● TEXTO DE APOIO:
Da mesma maneira que o Fabiano come o papagaio, o fazendeiro expulsa
Fabiano, com a mesma tranqüilidade, com a mesma frieza. O importante
é sobreviver e, quando os meios faltam, sobrevive o mais forte.
De modo que não podia colocar o contador. Vi lá todos
os fazendeiros e grande parte deles ainda vivendo numa situação
de antes da guerra. O fazendeiro também cuida do gado, vai freqüentemente
junto com o vaqueiro cuidar da situação do bezerro tal,
da vaca tal, ver se já curou a bicheira, etc. Mas ao mesmo tempo,
havia assim a necessidade ( agora eu estou raciocinando, mas talvez
eu tivesse essa impressão na época ) de mais alguma coisa,
além da situação do fazendeiro no reisado, o problema
daquele preso, o padre etc. Precisava de mais alguma coisa para dar
o tom à posição dele. Isso foi realmente improvisado.
Havia um professor de violino ambulante – aquele homem que aparece no
filme. Ele vai ensinar violino numa porção de lugares,
toma um ônibus, vai para um lugar, depois pega um cavalo com o
violino dele. É uma coisa muito curiosa, no meio do sertão,
ele tocando. E aquela é realmente a música que ele executa.
Foi gravada diretamente. E assim que poderia colocar o professor de
violino junto com aquele fazendeiro para alcançar o tom procurado.
Creio que isso reforçou mais a situação social
do fazendeiro do que, por exemplo, a seqüência da cadeia.
Mas foi totalmente improvisada a colocação do professor
de violino, graças à própria existência do
professor de violino, que não é inventaria!

● EXCERTO DE DADOS:
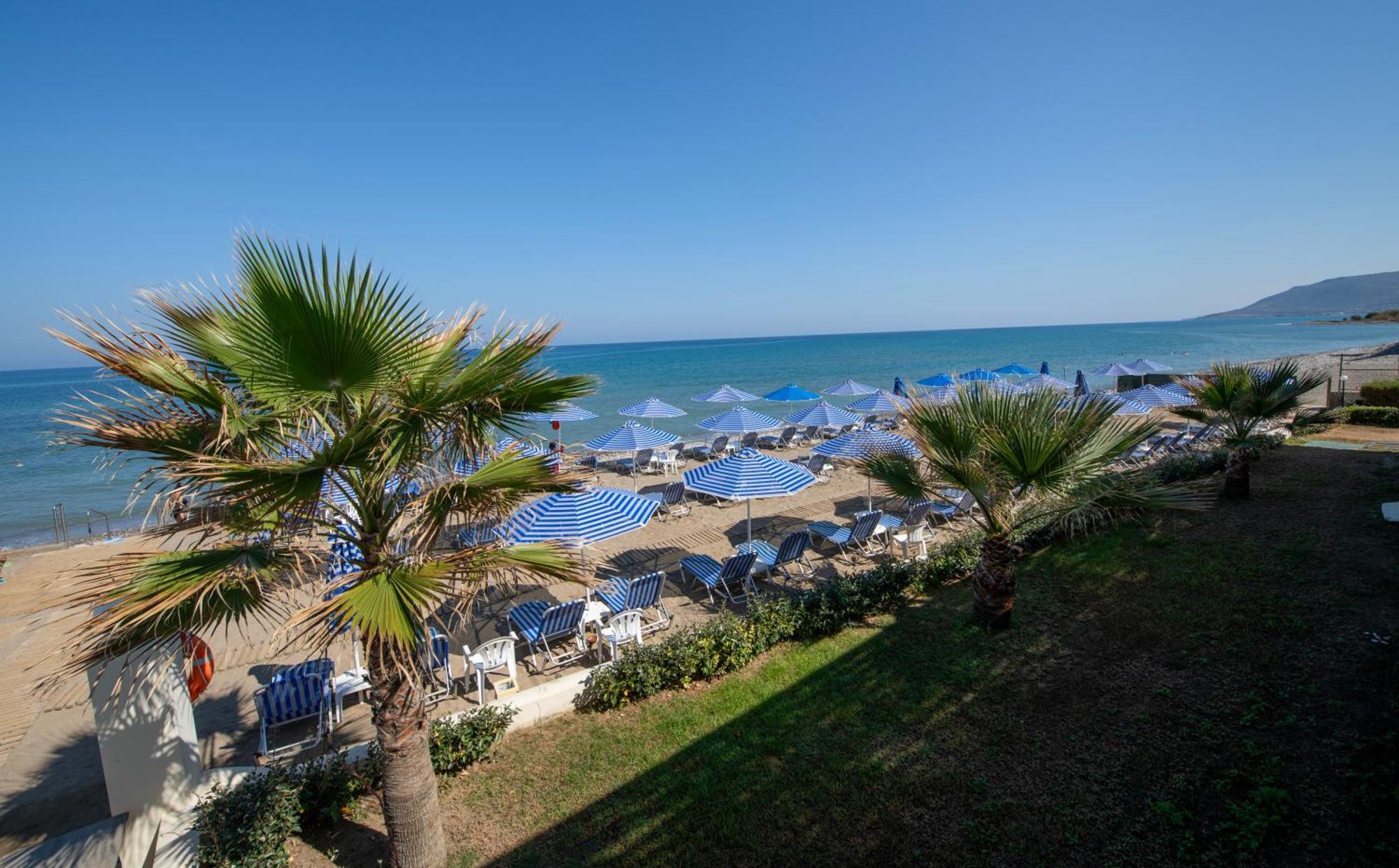 Hydramis Palace Beach Resort เยโอริยิอูโปลิส ภายนอก รูปภาพ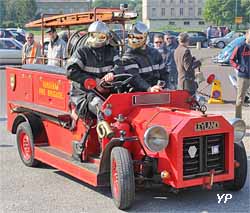 Leyland Open Water Tender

● OBJETIVO DA TAREFA: Edite o texto de apoio, reproduzindo tudo desde "Havia um professor" até "seqüência da cadeia.", com "sertão" substituído por "agreste".

● SOLUÇÃO DO PROBLEMA:
Havia um professor de violino ambulante – aquele homem que aparece no
filme. Ele vai ensinar violino numa porção de lugares,
toma um ônibus, vai para um lugar, depois pega um cavalo com o
violino dele. É uma coisa muito curiosa, no meio do agreste,
ele tocando. E aquela é realmente a música que ele executa.
Foi gravada diretamente. E assim que poderia colocar o professor de
violino junto com aquele fazendeiro para alcançar o tom procurado.
Creio que isso reforçou mais a situação social
do fazendeiro do que, por exemplo, a seqüência da cadeia.